[TRIGGER WARNING] This text describes memories of a shipwreck with casualties.
On the night of October 3, 2013, at least 366 people fleeing Libya onboard an overcrowded wooden boat drowned in front of Italian island of Lampedusa.
In response, the Italian navy launched the search and rescue operation Mare Nostrum on October 18, 2013, with the intention to safeguard human lives in the Central Mediterranean. The operation was carried out in full respect of the “duty to render assistance to any person found at sea in danger of being lost” (UNCLOS Art. 98). As a result, more than 150,000 lives were saved. But on October 31, 2014, Italy ended the operation due to lack of support from the European Union. Mare Nostrum was replaced by the European border control operation Triton. The focus shifted from saving lives to border control. This resulted in fewer rescue ships, yet people continued to try to escape Libya. in turn, thousands of men, women and children perished at sea. Lisa, Sicilian rescuer onboard the Ocean Viking, wonders: how many more words will have to be written before a European Search and Rescue operation is re-established?
“My name is Lisa, I am 28 years old, I am from Sicily, and I am a rescuer at sea.
My homeland is surrounded by a beautiful sparkling sea.
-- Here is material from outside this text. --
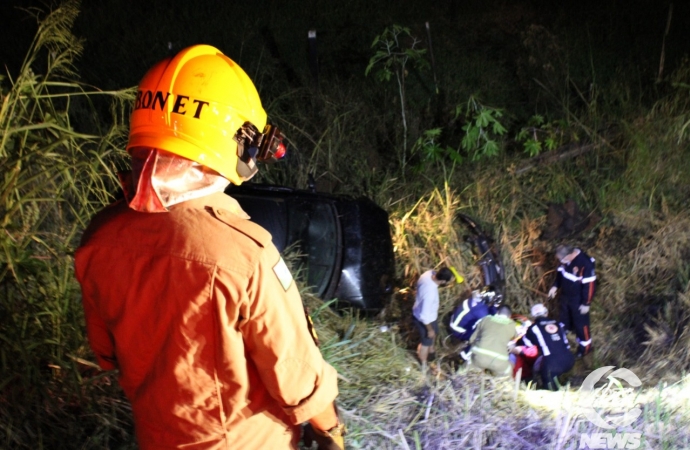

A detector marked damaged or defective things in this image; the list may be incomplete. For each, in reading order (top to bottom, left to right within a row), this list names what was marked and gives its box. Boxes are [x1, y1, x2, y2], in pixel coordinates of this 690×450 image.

crashed car [226, 182, 396, 310]
overturned black vehicle [226, 185, 396, 312]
For some, the sea means freedom and joy, for others it is a dark night that will never see a new day.
For too long I’ve heard stories of boats carrying people sinking in the sea. These stories felt so distant from my reality, even when they were happening a few kilometres away from my home. Suddenly, they became real when I witnessed the consequences of a shipwreck that claimed up to 130 lives. The sight of all those bodies bobbing in the waves, kept afloat by worn-out inner tubes, has forever changed the way I look at the sea. It is something I will never forget. Not only the sight of the corpses but the sense of helplessness and the knowledge that people are still dying at sea and that the situation worsened in the central Mediterranean since the tragic shipwreck off Lampedusa 8 years ago, when almost 400 people lost their lives at sea.
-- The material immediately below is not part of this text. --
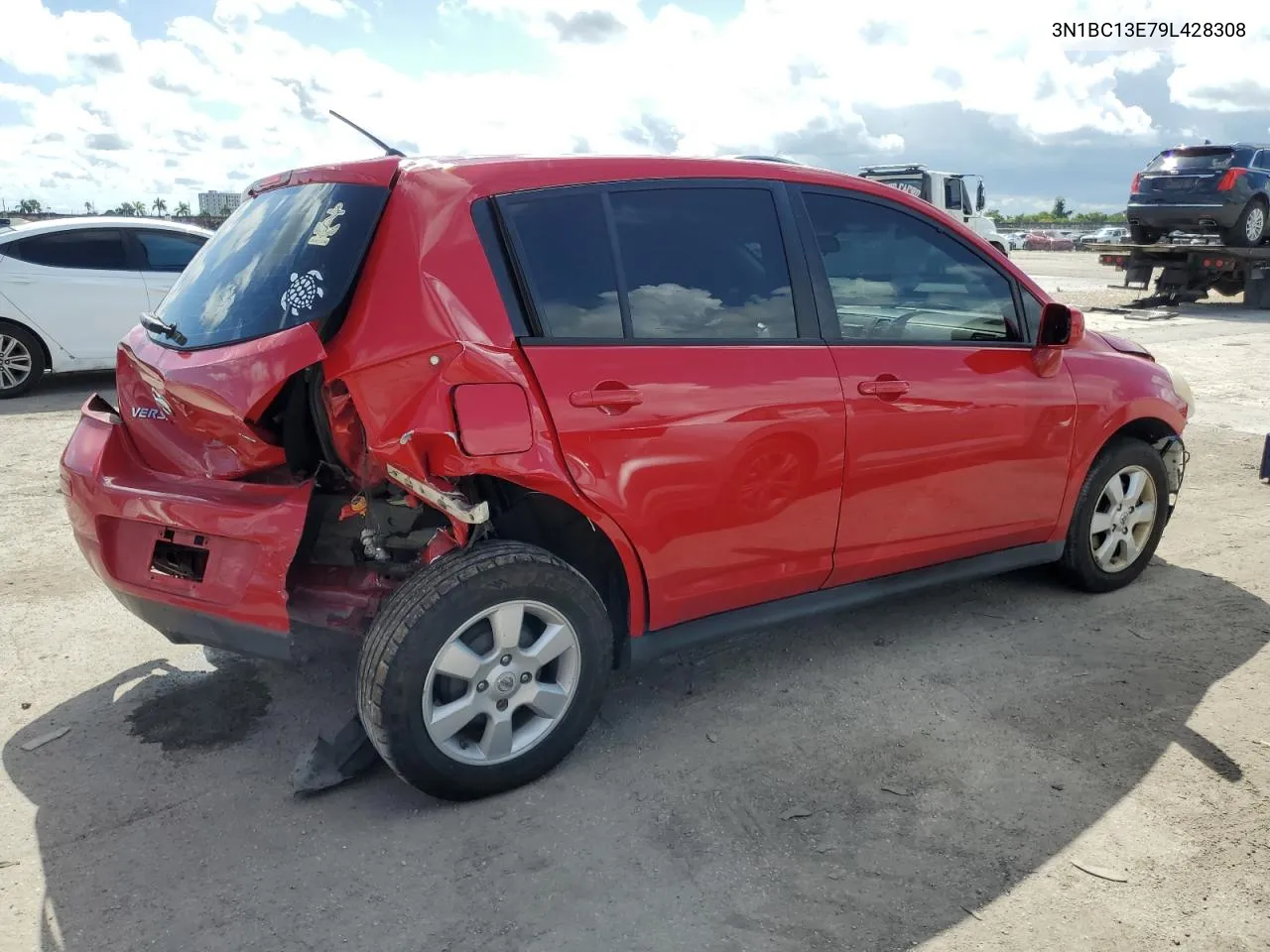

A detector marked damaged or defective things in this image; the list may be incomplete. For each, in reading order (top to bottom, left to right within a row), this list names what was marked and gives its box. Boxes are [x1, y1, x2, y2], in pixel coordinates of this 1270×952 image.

exposed wheel well [0, 315, 52, 369]
exposed wheel well [468, 476, 631, 670]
How many more words will be said? How much will we have to write about children, women and men trapped in Libya being repeatedly beaten, facing physical and sexual violence and being arbitrarily held captive? How many more reports will be published of those dying in the central Mediterranean while trying to escape sufferings and brutalities we, as Europeans, can’t even imagine?
In the face of countless hardships, people found the courage to hope and to flee, only to fade away like shooting starts. Let their courage be our duty to act and call on European states to re-establish a European Search and Rescue mission in the central Mediterranean.”